Teks Bacaan
= = = = = = =

0
#Kami tidak mengatakan kemungkinan ada terkait tersangka baru, tetapi fakta-fakat dalam persidangan yang terungkap#

beritakorupsi.co - Jumat, 3 Agustus 2018, Dodi Soekmono, Jaksa Penuntut Umum (JPU) Komisi Pemberantasan Korupsi (KPK) menyerahkan langsung memori banding ke Pengadilan Tipikor Pengadilan Tinggi Jawa Timur melalui Pengadilan Tipikor pada Pengadilan Negeri (PN) Surabaya atas putusan Majelis Hakim Tipikor terhadap terdakwa Inna Silestyowati (Inna) mantan Sekretaris sekaligus Plt. Kepala Dinas Kesehatan Kabupaten Jombang.

Terdakwa Inna Silestyowati (Inna) selaku Sekretaris sekaligus Plt. Kepala Dinas Kesehatan Kabupaten Jombang dan Nyono Suharli Wihandoko Selaku Bupati Jombang periode 2013 - 2018 ditangkap KPK pada 3 Pebruari 2018, karena kasus suap menyuap.

Saat itu, KPK mengamnakan Inna bersama suami dan anaknya disebuah apartemen miliknya di Surabaya, sedangkan Nyono bersama ajudannya Misbahul Munir (anggota Polres Jombang) diamankan KPK di Stasiun Balapan Solo, Jawa Tengah dengan barang bukti berupa uang sebanyak Rp25.550.000 dan uang asing sebanyak USD9.500. Namun untuk sementara, penyidik KPK hanya menetapkan 2 tersangka/tedakwa yakni ‘InNyo” alias Inna dan Nyono.

Dalam persidangan, JPU KPK membeberkan kronologis Inna diseret ke persidangan untuk diadili dihadapan Majelis Hakim Pengadilan Tipikor. Yaitu karena menyuap Bupati Jombang Nyono agar terdakwa Inna diangkat menjadi pejabat struktural (Kepala Dinas Kesehatan) Kabupaten Jombang

Uang suap yang diberikan terdakwa Inna kepada Nyono (saat ini juga menjadi terdakwa) terkait pengangkatannya menjadi Sekrtaris sekaligus Plt. Kepala Kepala Dinas Kesehatan Kabupaten Jombang sebesar Rp450 juta. Uang itu diserahkan langsung oleh terdakwa Inna maupun melalui suaminya, Samijan juga melalui Budi Nugroho.

Selain uang suap yang diberikan terdakwa sendiri terhadap Nyono, ada juga dari Bagus sesesar Rp30 juta melalui Inna. Bagus adalah salah seorang tenaga Kesehatan yang ditempatkan di Pos Kesehatan disalah satu Puskesmas di Jombang. Orang tua Bagus juga pegawai di Puskesmas.

= = = = = = =

Bagian Data
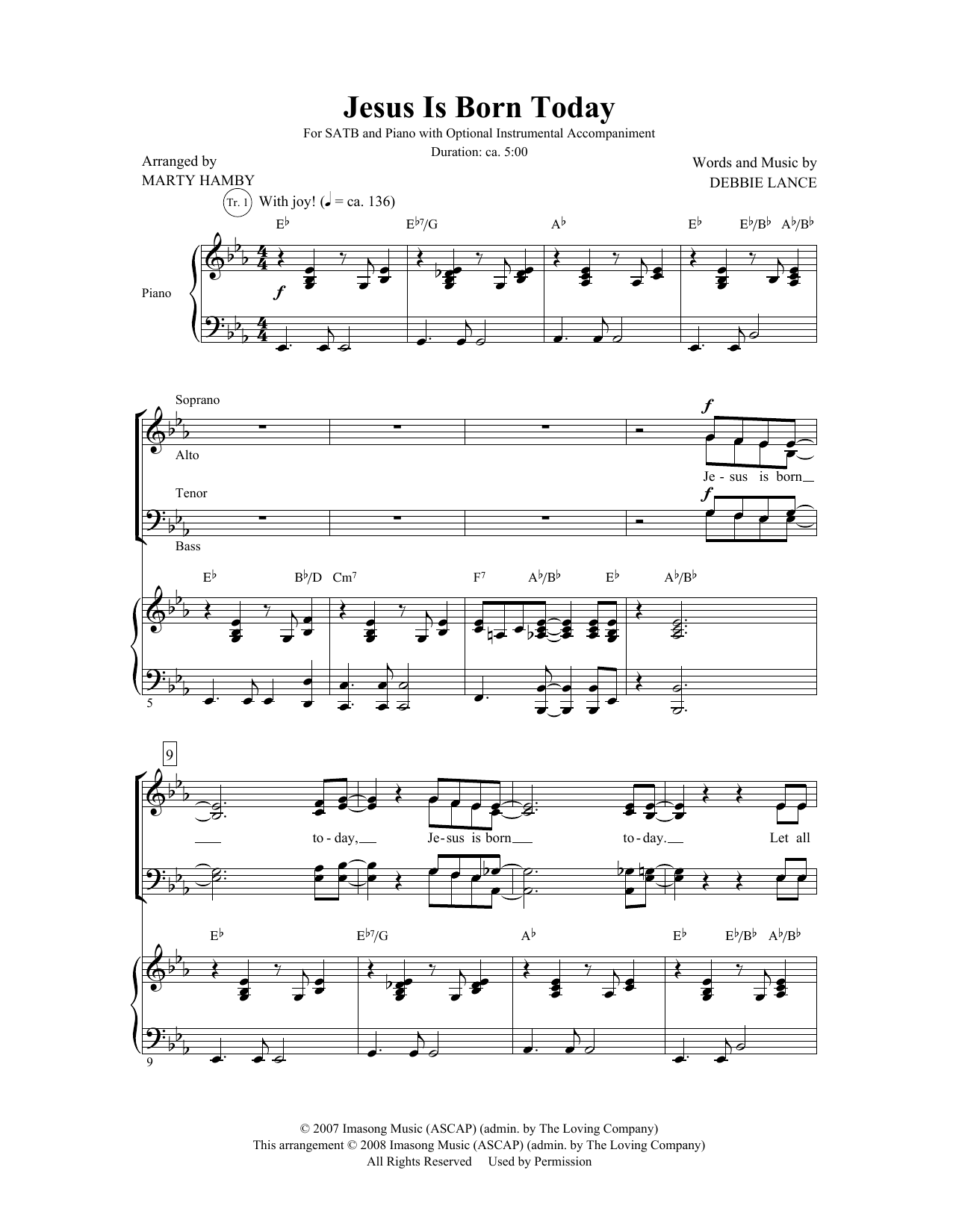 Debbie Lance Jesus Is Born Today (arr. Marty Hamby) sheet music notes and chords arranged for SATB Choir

= = = = = = =

Daftar Kegiatan
#1 Sebutkan semua nama orang yang muncul dalam berita kasus suap di Jombang.
#2 Salin kata demi kata bagian berita kasus suap di Jombang yang dimulai dengan "Uang suap yang diberikan terdakwa Inna" dan berlanjut hingga "melalui Budi Nugroho.".
Data yang disertakan tidak diperlukan sama sekali.

Jawaban Soal
#1 Dodi Soekmono, Inna Silestyowati, Nyono Suharli Wihandoko, Misbahul Munir, Samijan, Budi Nugroho, Bagus

#2
Uang suap yang diberikan terdakwa Inna kepada Nyono (saat ini juga menjadi terdakwa) terkait pengangkatannya menjadi Sekrtaris sekaligus Plt. Kepala Kepala Dinas Kesehatan Kabupaten Jombang sebesar Rp450 juta. Uang itu diserahkan langsung oleh terdakwa Inna maupun melalui suaminya, Samijan juga melalui Budi Nugroho.